Treasure Chests



"What do you treasure?" That challenging question leaps at you from the first page of a new initiative by the Cumbrian Museum Consortium (CMS). Much of their effort over the years has been to gather and conserve artefacts, and then display a selection. Anyone who visited Tullie House recently to circle round inches away from the wonderful Crosby Garrett Roman helmet knows that role of a museum.
But how do you treasure a sport like Cumberland and Wesrtmorland wrestling with its fleeting nature and long history. This year at soggy Torver, when the organisers arrived, they found a grassy knowe with a labelled peg saying "Cumberland and Westmorland Wrestling". Sawdust, poured from a sack, created the ring's dimensions; a speakers system allowed the commentator to summon wrestlers and spectators; a portable table and chairs became the administrative hub; the judges were called into the ring and skilful wrestling began in a circle of animated spectators, with the Coniston Fells in the background. Three hours later all that remained was a muddy pattern in the tramped grass.
For many years I have said that if our wrestling were a building, it would be listed and have a preservation order on it. Instead, our sport is part of a continuous local heritage which exists mainly in people's minds. On the CMS web site this element is equally valued: "A treasure could be anything that is meaningful to you. It might be a place, a story, a song or a recipe. It might be a personal memory or something of national or international significance." The latest "treasures" added to the list include rum butter, places like Derwentwater and Wasdale, haaf net fishing on the Solway.
Twice, since I began writing these columns, I have had a Tutankhamun moment when wrestling treasures were revealed. Once, in 1978 the widow of my predecessor, Bob Horsley, asked me to take away all his wrestling material, and I turned up with my estate car to a semi-detached house in Penrith. After polite chat and a cup of tea, Mrs Horsley opened the cupboards which filled the recess beside the chimney breast, and there, from top to bottom, was the detritus of a lifetime's interest in wrestling: books, photographs, framed pictures, scrapbooks full of articles and results, a stack of reporters' note books full of what looked like Arabic writing, and boxes of brown envelopes each full of details about people and topics he had researched. It was strange to find dossiers on myself and the Robsons of Longlea.

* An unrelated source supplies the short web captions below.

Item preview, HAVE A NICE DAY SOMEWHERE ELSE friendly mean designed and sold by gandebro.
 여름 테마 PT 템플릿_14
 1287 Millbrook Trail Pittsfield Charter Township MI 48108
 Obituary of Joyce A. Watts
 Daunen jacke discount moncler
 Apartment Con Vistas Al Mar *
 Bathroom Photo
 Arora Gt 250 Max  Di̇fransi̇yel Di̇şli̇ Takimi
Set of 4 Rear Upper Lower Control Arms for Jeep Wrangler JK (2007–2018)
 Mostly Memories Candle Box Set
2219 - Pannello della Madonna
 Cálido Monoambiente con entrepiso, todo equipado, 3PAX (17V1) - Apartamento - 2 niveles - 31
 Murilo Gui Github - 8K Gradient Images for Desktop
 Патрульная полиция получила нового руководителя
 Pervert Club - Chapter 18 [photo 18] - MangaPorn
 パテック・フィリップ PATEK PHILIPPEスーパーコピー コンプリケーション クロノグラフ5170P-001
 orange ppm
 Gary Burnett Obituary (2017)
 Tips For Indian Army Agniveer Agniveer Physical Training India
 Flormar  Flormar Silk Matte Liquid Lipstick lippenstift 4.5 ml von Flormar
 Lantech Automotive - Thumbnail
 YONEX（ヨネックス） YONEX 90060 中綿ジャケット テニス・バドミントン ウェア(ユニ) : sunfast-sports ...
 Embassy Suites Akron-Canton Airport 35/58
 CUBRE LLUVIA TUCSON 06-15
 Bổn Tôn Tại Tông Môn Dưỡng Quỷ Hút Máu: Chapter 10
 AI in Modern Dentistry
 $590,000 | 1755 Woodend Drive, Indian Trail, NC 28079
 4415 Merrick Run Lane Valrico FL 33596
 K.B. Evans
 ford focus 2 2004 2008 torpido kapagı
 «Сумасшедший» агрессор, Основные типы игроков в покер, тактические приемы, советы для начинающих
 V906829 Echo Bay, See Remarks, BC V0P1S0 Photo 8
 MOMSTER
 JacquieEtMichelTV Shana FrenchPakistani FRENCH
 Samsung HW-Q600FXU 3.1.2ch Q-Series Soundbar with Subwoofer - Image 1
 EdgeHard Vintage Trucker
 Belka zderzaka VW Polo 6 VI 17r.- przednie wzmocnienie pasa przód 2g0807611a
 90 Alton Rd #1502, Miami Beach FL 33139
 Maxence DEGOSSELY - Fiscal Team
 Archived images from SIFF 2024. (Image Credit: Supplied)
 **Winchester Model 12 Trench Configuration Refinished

Photo circa 1900 of  George Steadman and trophies

The other treasure trove moment was in a grander place, up a wide staircase into the billiard room at Levens Hall, where George Steadman's trophies were laid out on the baize. I was there with Alf Harrington, the Association Secretary, to take possession of the trophies for the Wrestling Association. Here was the biggest collection of belts and silverware accumulated by one man. As with the Horsley collection, the Steadman trophies were transferred to the Cumbria Archives at Carlisle and are available to the public on request.
Another hidden gem which focuses the ephemera of a period is the Jackson Collection in the local collection at the Lanes library, Carlisle. When I researched for my book of documentary history of our wrestling, the three or four large cardboard boxes contained a wealth of information and artefacts. The daguerreotype pictures of wrestlers in the 1850s were exciting, but especially I found pleasure in finding myself with same interests and sense of humour, but a hundred years older.